=== Vorliegender Text ===
Angedacht!


„Sie blieben aber beständig in der Lehre der Apostel
und in der Gemeinschaft und im Brotbrechen und im Gebet.“
Apostelgeschichte 2,42


Dr. Andrea GrünhagenLiebe Leserinnen und Leser,

diese Beschreibung des Gemeindelebens der ersten Christen lesen wir in der Apostelgeschichte. Wenn ich mich erinnere, was ich über diesen Bibelvers gelernt habe, fällt mir manches ein. Da wäre zum Beispiel die Beobachtung, dass die vier genannten Elemente (Lehre der Apostel, Gemeinschaft, Brotbrechen, Gebet) von Anfang an und bis heute Bestandteil des christlichen Gottesdienstes sind. Immer wieder habe ich auch gehört, dass dies eine idealtypische Beschreibung der Jerusalemer Urgemeinde sei, nicht aber eine Schilderung der wirklichen Verhältnisse. In dem Sinne, dass der Evangelist Lukas bei der Abfassung der Apostelgeschichte in diesem Kapitel nicht aufgeschrieben habe, was wirklich war, sondern was er meinte, was hätte sein sollen. Auf den ersten Blick macht das für die Auslegung keinen großen Unterschied, denn über die vier erwähnten Dinge kann man ja so oder so nachdenken und klar ist auch, sie sind damit zur Nachahmung empfohlen.

Trotzdem, wenn ich das alles für die Schilderung eines nur gedachten Idealzustandes halte, dämpft das natürlich meine Erwartung an die Realität, die ich in einer konkreten Gemeinde erlebe. Denn wenn es sowieso nie so war, dann muss es auch heute nicht unbedingt so sein und damit habe ich mir dann klammheimlich die Notwenigkeit erspart, meine Erfahrungen mit dem in Gottes Wort Beschriebenen zu vergleichen – was womöglich zu Ungunsten der konkreten Gemeinde ausgehen könnte.
=== Bereitgestellte Daten ===
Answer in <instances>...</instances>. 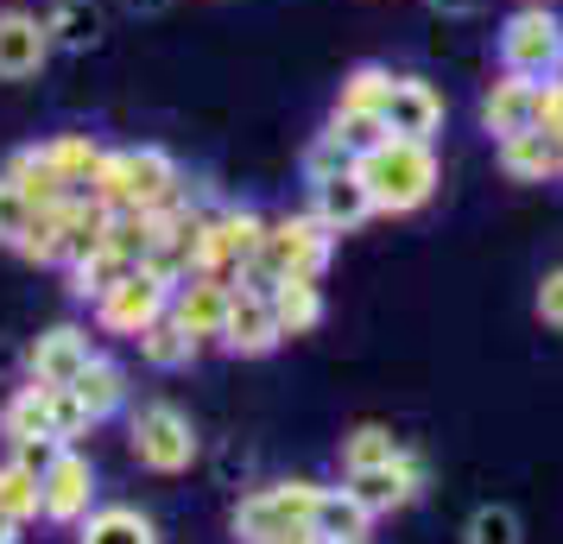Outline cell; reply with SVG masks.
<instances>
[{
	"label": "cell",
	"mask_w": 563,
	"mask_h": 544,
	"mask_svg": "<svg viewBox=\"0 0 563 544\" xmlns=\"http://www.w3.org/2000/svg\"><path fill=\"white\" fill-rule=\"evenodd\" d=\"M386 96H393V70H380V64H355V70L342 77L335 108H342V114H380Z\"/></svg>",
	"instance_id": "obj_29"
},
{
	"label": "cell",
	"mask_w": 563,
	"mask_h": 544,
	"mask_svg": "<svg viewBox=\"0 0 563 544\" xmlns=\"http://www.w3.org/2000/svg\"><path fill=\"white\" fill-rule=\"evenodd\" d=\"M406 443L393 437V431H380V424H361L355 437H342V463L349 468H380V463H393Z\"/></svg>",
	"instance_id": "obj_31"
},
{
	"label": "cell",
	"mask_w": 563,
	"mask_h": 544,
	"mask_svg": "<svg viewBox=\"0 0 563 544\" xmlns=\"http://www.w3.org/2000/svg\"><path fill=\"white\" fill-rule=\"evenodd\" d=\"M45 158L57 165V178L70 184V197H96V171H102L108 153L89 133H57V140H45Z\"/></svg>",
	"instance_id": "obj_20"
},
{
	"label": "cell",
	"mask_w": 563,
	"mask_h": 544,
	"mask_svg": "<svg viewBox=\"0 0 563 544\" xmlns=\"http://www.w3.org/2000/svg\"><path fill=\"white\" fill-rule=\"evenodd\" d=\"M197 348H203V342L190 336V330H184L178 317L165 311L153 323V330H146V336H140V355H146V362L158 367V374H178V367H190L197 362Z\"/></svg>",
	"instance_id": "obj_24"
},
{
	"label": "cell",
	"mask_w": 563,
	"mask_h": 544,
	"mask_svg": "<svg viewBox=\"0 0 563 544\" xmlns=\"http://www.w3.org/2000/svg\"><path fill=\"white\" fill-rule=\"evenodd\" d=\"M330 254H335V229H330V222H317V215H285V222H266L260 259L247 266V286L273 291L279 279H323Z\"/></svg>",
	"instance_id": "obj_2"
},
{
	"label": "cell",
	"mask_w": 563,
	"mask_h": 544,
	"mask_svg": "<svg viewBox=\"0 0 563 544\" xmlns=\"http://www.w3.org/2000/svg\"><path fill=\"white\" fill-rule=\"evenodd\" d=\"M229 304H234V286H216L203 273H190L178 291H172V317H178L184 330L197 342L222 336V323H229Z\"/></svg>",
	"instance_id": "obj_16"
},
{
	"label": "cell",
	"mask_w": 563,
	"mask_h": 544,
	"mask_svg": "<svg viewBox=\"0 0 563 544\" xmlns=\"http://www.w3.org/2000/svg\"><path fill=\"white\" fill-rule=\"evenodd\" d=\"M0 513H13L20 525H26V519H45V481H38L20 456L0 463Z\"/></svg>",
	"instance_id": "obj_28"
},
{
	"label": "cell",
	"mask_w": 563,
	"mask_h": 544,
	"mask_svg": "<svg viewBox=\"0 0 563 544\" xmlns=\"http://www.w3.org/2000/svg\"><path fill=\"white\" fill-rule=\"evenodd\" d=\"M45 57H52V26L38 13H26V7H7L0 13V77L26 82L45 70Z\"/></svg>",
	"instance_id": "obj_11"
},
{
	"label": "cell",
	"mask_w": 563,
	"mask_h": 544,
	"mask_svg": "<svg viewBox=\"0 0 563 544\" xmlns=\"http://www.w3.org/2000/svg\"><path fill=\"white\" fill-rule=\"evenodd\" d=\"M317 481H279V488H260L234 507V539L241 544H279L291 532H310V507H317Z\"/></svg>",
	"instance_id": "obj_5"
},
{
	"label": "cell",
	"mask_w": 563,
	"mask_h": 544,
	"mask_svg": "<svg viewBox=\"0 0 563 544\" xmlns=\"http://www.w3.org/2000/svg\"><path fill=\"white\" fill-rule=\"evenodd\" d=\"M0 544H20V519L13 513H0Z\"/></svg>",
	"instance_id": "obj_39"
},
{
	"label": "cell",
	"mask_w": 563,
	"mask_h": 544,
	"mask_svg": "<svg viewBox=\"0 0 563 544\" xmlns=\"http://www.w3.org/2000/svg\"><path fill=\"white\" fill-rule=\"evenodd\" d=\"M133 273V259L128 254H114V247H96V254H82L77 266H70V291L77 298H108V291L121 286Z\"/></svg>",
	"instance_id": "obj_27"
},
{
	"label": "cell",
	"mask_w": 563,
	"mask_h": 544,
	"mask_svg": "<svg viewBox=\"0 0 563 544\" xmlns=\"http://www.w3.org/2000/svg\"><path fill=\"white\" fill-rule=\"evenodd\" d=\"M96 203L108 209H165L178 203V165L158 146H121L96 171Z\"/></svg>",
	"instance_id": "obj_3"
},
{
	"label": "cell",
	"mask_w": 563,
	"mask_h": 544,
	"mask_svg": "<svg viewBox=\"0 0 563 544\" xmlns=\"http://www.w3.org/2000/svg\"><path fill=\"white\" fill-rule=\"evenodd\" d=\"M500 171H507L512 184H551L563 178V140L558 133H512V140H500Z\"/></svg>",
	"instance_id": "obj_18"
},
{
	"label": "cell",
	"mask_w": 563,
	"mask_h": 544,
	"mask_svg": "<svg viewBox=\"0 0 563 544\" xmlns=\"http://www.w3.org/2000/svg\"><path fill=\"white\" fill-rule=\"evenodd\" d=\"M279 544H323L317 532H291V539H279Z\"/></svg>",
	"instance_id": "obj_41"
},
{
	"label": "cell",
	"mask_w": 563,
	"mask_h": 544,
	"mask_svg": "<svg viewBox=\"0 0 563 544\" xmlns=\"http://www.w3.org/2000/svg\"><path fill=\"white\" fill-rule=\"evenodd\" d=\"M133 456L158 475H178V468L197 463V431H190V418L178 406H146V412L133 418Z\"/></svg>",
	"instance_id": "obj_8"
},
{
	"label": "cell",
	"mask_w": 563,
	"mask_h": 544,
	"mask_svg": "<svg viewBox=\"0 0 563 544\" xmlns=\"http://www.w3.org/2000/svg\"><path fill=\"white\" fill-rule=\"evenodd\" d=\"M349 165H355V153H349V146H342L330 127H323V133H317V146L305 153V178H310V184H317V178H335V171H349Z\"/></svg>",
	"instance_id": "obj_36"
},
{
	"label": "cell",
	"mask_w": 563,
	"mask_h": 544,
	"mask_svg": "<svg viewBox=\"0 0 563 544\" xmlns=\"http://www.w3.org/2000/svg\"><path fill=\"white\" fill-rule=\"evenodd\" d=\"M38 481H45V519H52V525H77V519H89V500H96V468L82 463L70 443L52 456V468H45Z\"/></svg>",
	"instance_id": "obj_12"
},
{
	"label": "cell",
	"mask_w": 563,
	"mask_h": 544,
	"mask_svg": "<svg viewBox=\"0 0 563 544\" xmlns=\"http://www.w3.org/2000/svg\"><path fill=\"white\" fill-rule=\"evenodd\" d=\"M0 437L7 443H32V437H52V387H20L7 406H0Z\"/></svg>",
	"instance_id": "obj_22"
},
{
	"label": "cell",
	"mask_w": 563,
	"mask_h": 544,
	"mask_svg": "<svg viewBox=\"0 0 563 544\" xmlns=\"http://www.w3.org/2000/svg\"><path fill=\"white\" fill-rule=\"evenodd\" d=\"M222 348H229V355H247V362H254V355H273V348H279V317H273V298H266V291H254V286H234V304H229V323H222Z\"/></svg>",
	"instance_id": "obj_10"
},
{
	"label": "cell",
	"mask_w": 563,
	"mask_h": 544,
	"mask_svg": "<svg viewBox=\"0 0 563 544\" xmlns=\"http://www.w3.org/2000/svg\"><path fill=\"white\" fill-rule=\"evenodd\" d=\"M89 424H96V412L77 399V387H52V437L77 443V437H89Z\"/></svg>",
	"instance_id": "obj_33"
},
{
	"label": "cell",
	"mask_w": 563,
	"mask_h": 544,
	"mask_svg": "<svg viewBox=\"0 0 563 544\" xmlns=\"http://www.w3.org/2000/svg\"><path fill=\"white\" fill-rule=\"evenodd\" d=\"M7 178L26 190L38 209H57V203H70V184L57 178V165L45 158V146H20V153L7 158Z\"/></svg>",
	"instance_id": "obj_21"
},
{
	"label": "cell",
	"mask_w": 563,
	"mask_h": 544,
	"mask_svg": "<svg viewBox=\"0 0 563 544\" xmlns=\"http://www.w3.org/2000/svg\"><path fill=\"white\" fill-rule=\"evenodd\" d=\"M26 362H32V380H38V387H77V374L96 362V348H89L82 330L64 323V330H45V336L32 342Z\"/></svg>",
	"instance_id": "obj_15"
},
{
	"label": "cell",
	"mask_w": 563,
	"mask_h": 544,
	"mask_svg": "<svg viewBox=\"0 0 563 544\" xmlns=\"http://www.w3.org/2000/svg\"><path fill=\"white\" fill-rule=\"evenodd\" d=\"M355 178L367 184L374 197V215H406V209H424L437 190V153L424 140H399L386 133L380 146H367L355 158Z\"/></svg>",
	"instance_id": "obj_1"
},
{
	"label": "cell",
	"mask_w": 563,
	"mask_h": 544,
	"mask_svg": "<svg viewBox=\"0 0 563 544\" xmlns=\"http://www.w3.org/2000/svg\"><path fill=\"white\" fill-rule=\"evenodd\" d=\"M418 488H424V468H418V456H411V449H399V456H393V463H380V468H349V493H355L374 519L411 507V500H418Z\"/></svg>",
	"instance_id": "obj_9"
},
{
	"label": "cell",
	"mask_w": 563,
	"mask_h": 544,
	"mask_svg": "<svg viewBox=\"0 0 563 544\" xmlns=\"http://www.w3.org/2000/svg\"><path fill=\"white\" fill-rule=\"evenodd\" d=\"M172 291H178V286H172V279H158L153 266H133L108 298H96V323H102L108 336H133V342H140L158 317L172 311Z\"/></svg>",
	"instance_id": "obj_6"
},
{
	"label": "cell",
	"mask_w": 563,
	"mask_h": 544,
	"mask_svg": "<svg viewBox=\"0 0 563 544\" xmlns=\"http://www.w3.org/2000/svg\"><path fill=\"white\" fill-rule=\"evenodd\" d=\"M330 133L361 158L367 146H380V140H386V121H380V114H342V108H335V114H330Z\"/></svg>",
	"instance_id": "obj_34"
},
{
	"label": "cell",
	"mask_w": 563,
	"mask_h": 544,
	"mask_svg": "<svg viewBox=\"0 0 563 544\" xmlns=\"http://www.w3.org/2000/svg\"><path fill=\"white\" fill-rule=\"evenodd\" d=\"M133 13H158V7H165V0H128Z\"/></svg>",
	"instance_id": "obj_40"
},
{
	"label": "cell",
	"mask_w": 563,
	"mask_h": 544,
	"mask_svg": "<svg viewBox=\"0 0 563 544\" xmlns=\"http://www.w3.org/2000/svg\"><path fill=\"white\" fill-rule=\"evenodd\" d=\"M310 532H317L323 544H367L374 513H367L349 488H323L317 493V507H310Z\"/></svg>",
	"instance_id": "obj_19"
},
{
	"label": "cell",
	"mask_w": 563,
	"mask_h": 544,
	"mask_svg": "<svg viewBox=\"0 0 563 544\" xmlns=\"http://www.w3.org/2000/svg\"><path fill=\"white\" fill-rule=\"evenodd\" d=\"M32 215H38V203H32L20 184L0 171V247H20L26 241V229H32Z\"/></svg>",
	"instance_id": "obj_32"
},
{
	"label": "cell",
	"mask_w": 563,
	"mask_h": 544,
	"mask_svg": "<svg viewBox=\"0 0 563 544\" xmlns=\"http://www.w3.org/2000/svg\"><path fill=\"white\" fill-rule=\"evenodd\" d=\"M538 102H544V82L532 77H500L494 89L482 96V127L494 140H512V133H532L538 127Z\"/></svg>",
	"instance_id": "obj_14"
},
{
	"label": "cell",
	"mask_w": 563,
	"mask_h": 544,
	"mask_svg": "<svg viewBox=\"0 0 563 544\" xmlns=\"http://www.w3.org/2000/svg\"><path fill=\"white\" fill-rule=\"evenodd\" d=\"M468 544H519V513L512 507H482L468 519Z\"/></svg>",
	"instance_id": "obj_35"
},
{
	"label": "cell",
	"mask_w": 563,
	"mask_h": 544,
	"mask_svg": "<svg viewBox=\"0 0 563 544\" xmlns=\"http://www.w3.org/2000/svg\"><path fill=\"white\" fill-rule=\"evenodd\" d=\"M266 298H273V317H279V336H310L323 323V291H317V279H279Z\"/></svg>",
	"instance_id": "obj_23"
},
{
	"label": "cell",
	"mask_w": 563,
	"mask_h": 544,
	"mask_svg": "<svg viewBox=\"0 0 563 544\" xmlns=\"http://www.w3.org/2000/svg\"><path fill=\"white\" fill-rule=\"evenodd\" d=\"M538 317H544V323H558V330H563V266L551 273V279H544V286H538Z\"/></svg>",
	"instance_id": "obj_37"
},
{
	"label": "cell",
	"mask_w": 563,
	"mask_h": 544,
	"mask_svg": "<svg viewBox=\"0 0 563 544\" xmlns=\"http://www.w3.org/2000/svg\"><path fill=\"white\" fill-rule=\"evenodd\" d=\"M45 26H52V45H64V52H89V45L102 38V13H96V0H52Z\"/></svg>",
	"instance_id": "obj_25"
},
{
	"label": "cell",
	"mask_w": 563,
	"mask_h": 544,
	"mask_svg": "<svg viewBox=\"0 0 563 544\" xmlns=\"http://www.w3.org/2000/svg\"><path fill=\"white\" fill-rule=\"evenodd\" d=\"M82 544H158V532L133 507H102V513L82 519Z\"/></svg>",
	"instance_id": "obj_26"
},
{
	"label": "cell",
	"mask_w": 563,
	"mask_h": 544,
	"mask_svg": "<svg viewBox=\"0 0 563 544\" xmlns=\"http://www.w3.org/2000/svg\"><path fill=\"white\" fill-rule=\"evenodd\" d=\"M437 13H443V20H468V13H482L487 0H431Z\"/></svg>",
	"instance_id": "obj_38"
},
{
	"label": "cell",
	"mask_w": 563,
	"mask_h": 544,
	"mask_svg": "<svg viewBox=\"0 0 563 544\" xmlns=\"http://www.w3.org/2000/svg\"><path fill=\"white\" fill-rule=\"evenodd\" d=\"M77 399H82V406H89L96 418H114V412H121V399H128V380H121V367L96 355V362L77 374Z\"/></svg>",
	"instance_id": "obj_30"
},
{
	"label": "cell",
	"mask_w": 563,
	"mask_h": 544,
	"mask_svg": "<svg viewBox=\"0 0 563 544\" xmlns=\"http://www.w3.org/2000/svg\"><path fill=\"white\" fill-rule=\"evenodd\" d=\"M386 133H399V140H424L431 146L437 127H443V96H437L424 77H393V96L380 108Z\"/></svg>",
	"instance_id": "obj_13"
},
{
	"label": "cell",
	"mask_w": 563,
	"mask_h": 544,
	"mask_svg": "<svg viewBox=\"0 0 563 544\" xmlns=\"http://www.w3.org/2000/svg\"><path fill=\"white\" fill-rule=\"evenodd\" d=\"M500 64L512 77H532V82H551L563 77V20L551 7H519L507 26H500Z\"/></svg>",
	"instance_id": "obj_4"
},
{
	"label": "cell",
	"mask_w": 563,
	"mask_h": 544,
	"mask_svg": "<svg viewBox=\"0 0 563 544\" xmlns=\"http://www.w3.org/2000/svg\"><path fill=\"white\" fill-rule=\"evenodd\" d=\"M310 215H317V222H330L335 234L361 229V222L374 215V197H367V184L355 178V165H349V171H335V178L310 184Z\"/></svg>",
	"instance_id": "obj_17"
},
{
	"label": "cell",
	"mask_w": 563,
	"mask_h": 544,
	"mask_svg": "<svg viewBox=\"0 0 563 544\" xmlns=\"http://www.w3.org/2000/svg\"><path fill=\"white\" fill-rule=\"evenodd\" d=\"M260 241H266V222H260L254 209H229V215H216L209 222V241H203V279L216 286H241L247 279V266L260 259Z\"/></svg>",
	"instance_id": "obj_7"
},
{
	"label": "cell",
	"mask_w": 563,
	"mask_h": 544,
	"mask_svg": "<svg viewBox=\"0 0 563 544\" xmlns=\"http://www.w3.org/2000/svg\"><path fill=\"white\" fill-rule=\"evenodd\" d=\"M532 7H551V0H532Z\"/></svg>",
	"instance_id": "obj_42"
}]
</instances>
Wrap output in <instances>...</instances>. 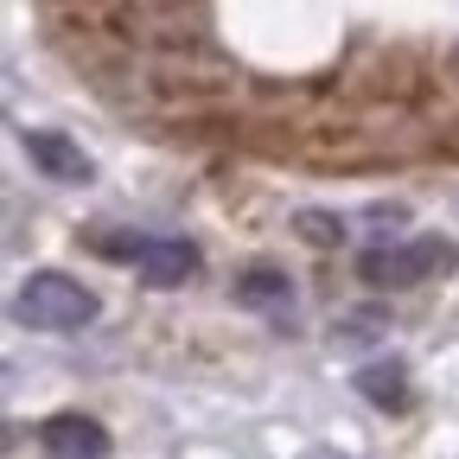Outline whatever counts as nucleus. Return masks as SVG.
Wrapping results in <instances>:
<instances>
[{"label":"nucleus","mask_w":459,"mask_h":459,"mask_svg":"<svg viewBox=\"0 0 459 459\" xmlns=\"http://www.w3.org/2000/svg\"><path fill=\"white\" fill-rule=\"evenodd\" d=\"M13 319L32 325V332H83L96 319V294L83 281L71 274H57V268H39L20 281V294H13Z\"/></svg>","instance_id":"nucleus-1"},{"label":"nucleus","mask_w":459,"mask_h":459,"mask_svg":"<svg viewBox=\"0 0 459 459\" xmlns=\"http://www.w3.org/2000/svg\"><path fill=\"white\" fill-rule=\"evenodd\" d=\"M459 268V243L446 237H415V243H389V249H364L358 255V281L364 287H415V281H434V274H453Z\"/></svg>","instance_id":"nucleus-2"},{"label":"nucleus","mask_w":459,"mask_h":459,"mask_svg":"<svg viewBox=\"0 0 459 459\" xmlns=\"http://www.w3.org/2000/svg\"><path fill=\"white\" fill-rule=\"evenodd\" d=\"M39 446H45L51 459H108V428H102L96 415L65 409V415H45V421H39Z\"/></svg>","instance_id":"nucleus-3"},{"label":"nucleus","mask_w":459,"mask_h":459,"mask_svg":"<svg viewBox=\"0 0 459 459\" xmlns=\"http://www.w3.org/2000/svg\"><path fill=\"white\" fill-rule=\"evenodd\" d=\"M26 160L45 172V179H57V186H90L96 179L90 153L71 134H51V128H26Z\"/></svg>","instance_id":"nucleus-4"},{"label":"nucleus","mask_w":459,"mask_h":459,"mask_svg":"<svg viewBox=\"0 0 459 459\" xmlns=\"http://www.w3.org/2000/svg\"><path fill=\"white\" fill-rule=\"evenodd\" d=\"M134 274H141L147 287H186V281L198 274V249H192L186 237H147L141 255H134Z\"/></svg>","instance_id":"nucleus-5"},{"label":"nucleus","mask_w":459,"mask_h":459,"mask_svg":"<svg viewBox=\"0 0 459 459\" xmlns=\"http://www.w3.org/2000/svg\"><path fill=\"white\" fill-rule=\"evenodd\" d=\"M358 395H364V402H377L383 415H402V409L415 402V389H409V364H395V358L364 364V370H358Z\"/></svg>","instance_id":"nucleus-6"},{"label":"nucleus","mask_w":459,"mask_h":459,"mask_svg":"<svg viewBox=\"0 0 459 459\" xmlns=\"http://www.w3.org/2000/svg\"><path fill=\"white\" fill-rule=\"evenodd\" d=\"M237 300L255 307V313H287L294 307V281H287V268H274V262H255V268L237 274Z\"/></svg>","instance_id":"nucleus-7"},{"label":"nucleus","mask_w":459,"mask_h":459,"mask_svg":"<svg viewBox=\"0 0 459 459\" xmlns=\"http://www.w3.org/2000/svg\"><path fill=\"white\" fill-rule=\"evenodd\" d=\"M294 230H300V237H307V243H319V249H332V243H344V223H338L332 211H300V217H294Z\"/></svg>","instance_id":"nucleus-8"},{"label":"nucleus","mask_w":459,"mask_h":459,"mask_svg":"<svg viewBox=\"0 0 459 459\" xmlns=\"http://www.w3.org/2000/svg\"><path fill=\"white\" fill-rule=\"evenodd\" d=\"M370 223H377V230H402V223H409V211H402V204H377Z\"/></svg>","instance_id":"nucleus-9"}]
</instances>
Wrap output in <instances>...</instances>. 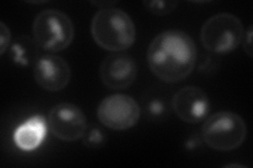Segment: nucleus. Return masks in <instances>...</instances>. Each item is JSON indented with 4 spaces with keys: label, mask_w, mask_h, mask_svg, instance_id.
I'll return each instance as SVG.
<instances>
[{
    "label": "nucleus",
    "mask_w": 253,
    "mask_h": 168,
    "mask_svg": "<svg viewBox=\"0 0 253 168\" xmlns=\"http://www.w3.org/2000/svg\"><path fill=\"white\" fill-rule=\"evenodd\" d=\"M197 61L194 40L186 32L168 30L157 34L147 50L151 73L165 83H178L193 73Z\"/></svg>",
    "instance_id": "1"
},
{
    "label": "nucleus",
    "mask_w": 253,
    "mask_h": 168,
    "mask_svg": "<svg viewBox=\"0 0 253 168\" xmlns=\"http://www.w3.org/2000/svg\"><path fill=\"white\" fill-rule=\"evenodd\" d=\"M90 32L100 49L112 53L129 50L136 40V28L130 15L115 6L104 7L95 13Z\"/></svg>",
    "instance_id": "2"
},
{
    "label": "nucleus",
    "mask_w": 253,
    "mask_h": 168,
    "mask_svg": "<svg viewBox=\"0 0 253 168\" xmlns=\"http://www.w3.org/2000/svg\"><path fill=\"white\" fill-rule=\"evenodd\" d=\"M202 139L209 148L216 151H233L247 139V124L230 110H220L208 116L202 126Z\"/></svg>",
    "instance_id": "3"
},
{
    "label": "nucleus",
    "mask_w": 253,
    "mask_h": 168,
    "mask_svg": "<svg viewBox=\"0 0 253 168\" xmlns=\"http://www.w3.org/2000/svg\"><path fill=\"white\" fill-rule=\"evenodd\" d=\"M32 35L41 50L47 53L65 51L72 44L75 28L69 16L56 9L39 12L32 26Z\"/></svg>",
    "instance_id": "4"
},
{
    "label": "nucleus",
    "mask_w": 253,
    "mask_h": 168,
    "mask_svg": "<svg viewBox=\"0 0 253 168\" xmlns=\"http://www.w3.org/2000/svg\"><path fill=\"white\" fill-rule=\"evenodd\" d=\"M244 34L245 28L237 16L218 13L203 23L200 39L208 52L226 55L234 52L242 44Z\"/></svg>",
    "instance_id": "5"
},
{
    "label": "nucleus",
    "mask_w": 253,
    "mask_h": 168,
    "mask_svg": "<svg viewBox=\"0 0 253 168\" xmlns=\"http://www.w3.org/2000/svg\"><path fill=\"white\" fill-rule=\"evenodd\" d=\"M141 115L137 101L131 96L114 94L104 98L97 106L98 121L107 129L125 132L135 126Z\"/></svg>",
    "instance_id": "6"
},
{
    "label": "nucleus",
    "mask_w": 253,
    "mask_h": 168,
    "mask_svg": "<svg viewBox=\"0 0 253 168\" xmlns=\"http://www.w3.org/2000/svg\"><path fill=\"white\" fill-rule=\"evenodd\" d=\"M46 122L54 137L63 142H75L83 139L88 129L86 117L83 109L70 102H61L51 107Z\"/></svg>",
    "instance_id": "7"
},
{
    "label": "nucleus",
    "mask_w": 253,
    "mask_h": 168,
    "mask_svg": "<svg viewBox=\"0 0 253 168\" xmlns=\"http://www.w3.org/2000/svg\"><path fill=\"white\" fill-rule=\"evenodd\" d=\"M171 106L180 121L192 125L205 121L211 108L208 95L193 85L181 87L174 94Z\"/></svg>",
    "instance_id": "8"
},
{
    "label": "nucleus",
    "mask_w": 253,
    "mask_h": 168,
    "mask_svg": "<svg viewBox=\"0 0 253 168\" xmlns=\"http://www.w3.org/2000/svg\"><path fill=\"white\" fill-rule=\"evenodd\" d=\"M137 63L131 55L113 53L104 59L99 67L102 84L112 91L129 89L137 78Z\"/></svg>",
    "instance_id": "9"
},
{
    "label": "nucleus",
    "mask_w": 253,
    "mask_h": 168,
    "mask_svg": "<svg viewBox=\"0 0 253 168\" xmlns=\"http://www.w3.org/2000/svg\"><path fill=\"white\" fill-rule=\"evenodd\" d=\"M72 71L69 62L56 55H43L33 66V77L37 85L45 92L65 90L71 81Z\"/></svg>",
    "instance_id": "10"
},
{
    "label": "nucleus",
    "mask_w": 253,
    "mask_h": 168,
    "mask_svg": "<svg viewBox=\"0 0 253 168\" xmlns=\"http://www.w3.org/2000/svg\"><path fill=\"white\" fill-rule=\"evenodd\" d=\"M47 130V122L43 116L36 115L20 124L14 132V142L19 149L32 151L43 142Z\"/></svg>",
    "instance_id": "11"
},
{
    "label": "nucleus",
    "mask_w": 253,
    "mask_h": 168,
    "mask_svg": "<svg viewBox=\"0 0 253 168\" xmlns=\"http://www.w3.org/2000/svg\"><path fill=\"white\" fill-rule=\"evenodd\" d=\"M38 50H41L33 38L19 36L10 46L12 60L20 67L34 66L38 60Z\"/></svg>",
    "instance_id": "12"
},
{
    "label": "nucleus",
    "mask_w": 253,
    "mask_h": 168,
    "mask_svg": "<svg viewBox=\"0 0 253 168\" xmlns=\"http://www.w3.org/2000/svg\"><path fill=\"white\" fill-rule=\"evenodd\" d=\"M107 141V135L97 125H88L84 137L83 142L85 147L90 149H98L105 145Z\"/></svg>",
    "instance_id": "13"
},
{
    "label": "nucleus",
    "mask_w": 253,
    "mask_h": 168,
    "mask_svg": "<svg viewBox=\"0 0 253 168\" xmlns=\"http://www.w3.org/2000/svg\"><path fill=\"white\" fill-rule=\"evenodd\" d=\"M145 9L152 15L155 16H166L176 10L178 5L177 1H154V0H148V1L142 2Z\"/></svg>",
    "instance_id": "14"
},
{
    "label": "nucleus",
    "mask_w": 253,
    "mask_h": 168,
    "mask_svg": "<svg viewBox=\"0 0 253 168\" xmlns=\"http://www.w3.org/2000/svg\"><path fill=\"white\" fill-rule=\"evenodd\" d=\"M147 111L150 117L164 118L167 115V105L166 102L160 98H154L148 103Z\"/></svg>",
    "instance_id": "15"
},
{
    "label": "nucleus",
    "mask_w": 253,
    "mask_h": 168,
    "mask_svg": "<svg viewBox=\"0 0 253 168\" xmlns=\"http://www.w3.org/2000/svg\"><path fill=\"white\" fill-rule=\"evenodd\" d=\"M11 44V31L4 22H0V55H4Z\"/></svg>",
===
Schriftlicher Auftrag 1: Fassen Sie in der Andacht den Absatz, der mit „Trotzdem, wenn ich das alles“ beginnt, kürzer zusammen. Die wesentlichen Aussagen müssen erhalten bleiben.
Schriftlicher Auftrag 2: Schreiben Sie aus der Andacht den Abschnitt ab, der bei den Worten „Trotzdem, wenn ich“ beginnt. Hören Sie nach „Gemeinde ausgehen könnte.“ auf.
Schriftlicher Auftrag 3: Welche vier Dinge gehören laut der Andacht von Anfang an bis heute zum christlichen Gottesdienst?

Ergebnis 1: Wer die Schilderung für einen nur gedachten Idealzustand hält, senkt damit seine Erwartung an die Realität einer konkreten Gemeinde. Wenn es ohnehin nie so war, muss es auch heute nicht so sein. So erspart man sich klammheimlich, die eigenen Erfahrungen mit dem in Gottes Wort Beschriebenen zu vergleichen. Dieser Vergleich könnte womöglich zu Ungunsten der konkreten Gemeinde ausgehen.

Ergebnis 2:
Trotzdem, wenn ich das alles für die Schilderung eines nur gedachten Idealzustandes halte, dämpft das natürlich meine Erwartung an die Realität, die ich in einer konkreten Gemeinde erlebe. Denn wenn es sowieso nie so war, dann muss es auch heute nicht unbedingt so sein und damit habe ich mir dann klammheimlich die Notwenigkeit erspart, meine Erfahrungen mit dem in Gottes Wort Beschriebenen zu vergleichen – was womöglich zu Ungunsten der konkreten Gemeinde ausgehen könnte.

Ergebnis 3: Die Lehre der Apostel, die Gemeinschaft, das Brotbrechen und das Gebet.